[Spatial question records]
________________

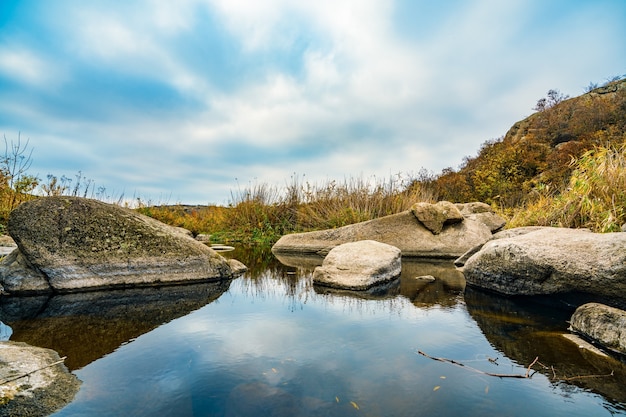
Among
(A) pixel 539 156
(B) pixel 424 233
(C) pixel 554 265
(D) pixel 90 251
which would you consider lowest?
(D) pixel 90 251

________________

| Given problem |
Rewrite these lines with "judge" substituted for "consider", keeping everything else the same. Leave the pictures out.

| Written response |
Among
(A) pixel 539 156
(B) pixel 424 233
(C) pixel 554 265
(D) pixel 90 251
which would you judge lowest?
(D) pixel 90 251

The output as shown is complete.